About this task:
Lines from the first one down to the one containing "category: pig tailed macaque" in the data below are the only ones needed; please return them exactly, both ends included.

(Dataset entries)
○ ○ ○

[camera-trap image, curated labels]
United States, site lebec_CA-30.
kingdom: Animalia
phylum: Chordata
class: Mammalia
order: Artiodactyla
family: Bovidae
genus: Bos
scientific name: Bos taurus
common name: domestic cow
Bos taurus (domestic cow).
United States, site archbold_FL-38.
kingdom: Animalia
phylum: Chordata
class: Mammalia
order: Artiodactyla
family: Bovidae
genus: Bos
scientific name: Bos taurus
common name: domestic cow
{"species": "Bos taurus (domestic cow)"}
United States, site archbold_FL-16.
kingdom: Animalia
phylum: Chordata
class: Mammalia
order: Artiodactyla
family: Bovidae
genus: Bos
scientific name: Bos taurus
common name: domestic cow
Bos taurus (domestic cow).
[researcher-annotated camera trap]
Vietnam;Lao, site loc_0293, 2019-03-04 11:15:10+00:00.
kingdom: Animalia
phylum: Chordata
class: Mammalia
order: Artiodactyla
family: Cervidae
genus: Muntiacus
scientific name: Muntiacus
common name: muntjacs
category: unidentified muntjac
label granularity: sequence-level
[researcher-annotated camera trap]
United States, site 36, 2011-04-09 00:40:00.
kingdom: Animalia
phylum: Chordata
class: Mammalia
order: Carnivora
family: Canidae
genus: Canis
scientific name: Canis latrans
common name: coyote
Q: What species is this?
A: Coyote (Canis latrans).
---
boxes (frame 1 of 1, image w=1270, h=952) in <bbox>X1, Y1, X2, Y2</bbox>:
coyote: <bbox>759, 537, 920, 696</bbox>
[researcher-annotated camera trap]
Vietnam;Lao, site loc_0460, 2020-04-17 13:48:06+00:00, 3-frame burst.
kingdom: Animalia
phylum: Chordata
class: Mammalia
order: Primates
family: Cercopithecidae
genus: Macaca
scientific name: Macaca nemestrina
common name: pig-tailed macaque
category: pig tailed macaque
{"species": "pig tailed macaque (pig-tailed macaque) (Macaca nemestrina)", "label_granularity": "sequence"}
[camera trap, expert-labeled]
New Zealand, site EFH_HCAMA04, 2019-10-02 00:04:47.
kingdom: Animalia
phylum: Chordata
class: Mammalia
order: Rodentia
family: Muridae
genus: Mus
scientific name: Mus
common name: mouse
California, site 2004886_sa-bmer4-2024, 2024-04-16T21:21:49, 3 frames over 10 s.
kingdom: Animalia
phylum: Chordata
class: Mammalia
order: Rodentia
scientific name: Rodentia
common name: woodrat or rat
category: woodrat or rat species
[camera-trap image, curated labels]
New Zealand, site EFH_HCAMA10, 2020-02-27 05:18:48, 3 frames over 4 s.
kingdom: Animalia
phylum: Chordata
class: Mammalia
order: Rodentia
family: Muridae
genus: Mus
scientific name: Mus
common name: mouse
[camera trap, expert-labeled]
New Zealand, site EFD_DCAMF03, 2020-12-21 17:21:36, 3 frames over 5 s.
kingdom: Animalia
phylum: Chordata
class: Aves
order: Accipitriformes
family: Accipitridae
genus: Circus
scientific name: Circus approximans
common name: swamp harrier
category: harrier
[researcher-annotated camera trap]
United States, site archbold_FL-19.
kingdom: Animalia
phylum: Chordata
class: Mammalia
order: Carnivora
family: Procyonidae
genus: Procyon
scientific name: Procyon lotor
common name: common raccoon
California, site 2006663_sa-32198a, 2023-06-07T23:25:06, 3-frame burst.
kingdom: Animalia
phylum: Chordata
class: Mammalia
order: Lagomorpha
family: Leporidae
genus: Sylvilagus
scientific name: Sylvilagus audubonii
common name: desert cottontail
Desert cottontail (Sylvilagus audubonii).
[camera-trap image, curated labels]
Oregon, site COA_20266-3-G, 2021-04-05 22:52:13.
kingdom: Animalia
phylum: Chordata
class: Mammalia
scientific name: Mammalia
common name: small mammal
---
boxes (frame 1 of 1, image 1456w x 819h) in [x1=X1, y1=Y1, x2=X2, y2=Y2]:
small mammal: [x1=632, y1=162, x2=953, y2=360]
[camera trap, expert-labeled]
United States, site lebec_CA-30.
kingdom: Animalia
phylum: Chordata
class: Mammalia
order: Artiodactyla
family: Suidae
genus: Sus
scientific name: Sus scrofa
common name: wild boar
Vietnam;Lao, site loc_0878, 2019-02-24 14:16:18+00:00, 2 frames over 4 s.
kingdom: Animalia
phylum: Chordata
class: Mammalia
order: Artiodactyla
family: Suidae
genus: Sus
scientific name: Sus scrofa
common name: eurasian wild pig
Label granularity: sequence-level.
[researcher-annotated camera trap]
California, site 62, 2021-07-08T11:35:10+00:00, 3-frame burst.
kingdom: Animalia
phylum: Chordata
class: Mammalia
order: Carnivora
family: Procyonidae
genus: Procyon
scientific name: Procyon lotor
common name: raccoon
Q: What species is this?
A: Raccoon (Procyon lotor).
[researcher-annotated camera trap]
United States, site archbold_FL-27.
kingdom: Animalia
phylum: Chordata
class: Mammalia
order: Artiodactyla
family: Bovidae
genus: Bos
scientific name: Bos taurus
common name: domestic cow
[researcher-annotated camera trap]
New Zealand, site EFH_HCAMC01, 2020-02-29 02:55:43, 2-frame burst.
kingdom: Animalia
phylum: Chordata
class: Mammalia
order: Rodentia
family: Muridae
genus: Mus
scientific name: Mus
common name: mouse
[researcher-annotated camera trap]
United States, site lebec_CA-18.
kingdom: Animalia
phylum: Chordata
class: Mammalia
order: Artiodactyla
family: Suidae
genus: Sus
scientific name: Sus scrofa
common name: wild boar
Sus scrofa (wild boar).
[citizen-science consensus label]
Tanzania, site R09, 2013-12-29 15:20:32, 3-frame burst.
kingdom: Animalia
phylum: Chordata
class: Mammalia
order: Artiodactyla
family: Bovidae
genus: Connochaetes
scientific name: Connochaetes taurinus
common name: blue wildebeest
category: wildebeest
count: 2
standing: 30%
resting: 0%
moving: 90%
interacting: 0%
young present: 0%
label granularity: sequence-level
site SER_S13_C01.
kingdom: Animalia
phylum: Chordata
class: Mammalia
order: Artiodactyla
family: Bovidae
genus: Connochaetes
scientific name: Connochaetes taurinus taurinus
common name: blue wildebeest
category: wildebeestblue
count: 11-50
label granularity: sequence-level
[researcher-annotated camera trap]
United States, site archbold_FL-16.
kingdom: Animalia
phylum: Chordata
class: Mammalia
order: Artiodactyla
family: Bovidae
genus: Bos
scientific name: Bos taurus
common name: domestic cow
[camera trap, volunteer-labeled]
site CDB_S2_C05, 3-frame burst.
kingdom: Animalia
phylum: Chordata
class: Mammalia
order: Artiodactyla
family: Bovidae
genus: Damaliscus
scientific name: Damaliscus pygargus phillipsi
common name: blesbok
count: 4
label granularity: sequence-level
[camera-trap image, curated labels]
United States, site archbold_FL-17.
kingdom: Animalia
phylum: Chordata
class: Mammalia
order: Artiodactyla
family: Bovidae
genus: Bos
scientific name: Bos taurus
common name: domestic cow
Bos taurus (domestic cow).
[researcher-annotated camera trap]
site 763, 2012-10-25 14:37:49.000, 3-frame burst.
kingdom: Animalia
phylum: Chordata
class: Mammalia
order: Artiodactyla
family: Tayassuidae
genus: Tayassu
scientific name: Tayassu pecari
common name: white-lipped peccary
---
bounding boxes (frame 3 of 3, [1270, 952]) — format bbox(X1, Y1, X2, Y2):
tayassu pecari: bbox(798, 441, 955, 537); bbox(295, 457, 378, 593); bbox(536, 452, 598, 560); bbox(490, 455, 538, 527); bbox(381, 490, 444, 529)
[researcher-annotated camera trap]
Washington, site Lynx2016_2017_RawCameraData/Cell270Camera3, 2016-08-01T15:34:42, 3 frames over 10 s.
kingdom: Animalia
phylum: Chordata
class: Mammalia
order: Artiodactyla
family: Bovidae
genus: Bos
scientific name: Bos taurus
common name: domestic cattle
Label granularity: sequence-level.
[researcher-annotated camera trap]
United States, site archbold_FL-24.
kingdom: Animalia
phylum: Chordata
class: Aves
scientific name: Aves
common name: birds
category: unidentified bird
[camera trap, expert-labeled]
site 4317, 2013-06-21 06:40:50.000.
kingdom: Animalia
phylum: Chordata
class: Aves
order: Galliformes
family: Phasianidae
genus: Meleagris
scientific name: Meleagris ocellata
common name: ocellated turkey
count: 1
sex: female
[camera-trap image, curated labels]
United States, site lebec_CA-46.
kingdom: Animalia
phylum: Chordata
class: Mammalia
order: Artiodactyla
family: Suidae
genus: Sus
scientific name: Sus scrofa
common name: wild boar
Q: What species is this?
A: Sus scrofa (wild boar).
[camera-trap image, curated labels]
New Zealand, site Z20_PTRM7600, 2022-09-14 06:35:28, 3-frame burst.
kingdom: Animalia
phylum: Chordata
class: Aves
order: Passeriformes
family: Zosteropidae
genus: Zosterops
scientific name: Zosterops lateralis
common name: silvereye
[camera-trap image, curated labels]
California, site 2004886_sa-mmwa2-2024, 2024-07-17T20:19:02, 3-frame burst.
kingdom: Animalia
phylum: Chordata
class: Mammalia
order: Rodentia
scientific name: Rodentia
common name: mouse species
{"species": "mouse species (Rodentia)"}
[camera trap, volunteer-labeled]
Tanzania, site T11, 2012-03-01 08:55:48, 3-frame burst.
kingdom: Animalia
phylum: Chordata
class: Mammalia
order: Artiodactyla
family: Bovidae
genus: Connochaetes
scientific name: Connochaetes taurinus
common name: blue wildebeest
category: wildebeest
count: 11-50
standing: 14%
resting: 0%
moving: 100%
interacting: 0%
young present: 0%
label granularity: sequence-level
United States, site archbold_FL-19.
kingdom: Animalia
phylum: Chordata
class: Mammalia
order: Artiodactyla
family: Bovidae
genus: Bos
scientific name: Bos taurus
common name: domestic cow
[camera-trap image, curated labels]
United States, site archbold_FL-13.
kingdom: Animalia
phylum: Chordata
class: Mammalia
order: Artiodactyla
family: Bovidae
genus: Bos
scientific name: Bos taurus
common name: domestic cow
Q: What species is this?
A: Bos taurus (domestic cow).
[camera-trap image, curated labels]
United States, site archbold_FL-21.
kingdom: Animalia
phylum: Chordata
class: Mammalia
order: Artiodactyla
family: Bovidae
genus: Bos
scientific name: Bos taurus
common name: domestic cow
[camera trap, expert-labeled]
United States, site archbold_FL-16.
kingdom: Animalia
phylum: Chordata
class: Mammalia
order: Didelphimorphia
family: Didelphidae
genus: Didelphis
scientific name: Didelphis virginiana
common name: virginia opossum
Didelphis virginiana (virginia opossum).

○ ○ ○

Your solution:
[camera-trap image, curated labels]
United States, site lebec_CA-30.
kingdom: Animalia
phylum: Chordata
class: Mammalia
order: Artiodactyla
family: Bovidae
genus: Bos
scientific name: Bos taurus
common name: domestic cow
Bos taurus (domestic cow).
United States, site archbold_FL-38.
kingdom: Animalia
phylum: Chordata
class: Mammalia
order: Artiodactyla
family: Bovidae
genus: Bos
scientific name: Bos taurus
common name: domestic cow
{"species": "Bos taurus (domestic cow)"}
United States, site archbold_FL-16.
kingdom: Animalia
phylum: Chordata
class: Mammalia
order: Artiodactyla
family: Bovidae
genus: Bos
scientific name: Bos taurus
common name: domestic cow
Bos taurus (domestic cow).
[researcher-annotated camera trap]
Vietnam;Lao, site loc_0293, 2019-03-04 11:15:10+00:00.
kingdom: Animalia
phylum: Chordata
class: Mammalia
order: Artiodactyla
family: Cervidae
genus: Muntiacus
scientific name: Muntiacus
common name: muntjacs
category: unidentified muntjac
label granularity: sequence-level
[researcher-annotated camera trap]
United States, site 36, 2011-04-09 00:40:00.
kingdom: Animalia
phylum: Chordata
class: Mammalia
order: Carnivora
family: Canidae
genus: Canis
scientific name: Canis latrans
common name: coyote
Q: What species is this?
A: Coyote (Canis latrans).
---
boxes (frame 1 of 1, image w=1270, h=952) in <bbox>X1, Y1, X2, Y2</bbox>:
coyote: <bbox>759, 537, 920, 696</bbox>
[researcher-annotated camera trap]
Vietnam;Lao, site loc_0460, 2020-04-17 13:48:06+00:00, 3-frame burst.
kingdom: Animalia
phylum: Chordata
class: Mammalia
order: Primates
family: Cercopithecidae
genus: Macaca
scientific name: Macaca nemestrina
common name: pig-tailed macaque
category: pig tailed macaque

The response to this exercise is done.